Now, with the mega IPO of Swiggy all set to hit the markets, the debate around profitability has once again come to the fore, with investment bankers changing their tune slightly. The bankers who were harping on the path to profitability in 2021, are now saying that digital majors need to ensure clear visibility of profitability in two to three quarters post-listing.
“Earlier, tech companies used to list with no clear path to profitability. Now they need to ensure that profitability is at least visible in the next two to three quarters,” said an investment banker on condition of anonymity as he is managing a few IPOs of digital majors.
Take the case of Swiggy, whose Rs 11,300 crore IPO will open on November 6.
In terms of the bottomline, Swiggy reduced its losses for FY24 to Rs 2,350.2 crore, from Rs 4,179.3 crore in FY23. Further, revenue from operations grew by a robust 36 percent to Rs 11,247.4 crore in FY24, up from Rs 8,264.6 crore in the previous fiscal.
In Q1 FY25, the company reported a loss of Rs 611 crore, which widened slightly from Rs 564 crore in the same period of the previous fiscal. However, quarterly revenue surged 35 percent to Rs 3,222.2 crore.
Companies have raised funds from private investors at high valuations, and when the company goes public, it might not be able to get the same valuation. In this case, the there should be something on the table for investors to make money, said Bhavesh Shah, Managing Director and Head of Investment Banking at Equirus.
He added that in private markets the valuations were high because public markets give a lot of weightage to profitability however in private markets it used to be growth at any cost.
“Unlike now, the market conditions were not that positive for tech companies which listed earlier. The stocks of most such companies performed poorly after listing, but recovered within a year as the firms started showing signs of profitability,” said another investment banker who has been part of several tech IPOs.
Consider Zomato, for instance. Since its listing in July 2021, the stock lost nearly 63 percent over the following year before rebounding. At the time of its listing, Zomato was a loss-making company and did not turn profitable until FY24, when it reported a net profit of Rs 351 crore. Zomato's net loss narrowed from Rs 1,222 crore in FY22 to Rs 971 crore in FY23.

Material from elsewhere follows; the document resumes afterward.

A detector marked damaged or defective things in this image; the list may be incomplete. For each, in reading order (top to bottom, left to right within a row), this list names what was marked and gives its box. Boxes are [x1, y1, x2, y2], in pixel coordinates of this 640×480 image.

Paytm shares also encountered similar challenges, losing around 50 percent from the time it listed in November 2022. The company has been accumulating losses in its balance sheets, and reported a net loss of Rs 682 crore in FY24.

Nykaa shares have also struggled to recover. The company debuted on the bourses in December 2021, and since then has lost 54 percent. However, unlike Zomato, Nykaa was already profitable when it went public, yet its share price faced significant pressure. It posted a net profit of Rs 40 crore in FY24.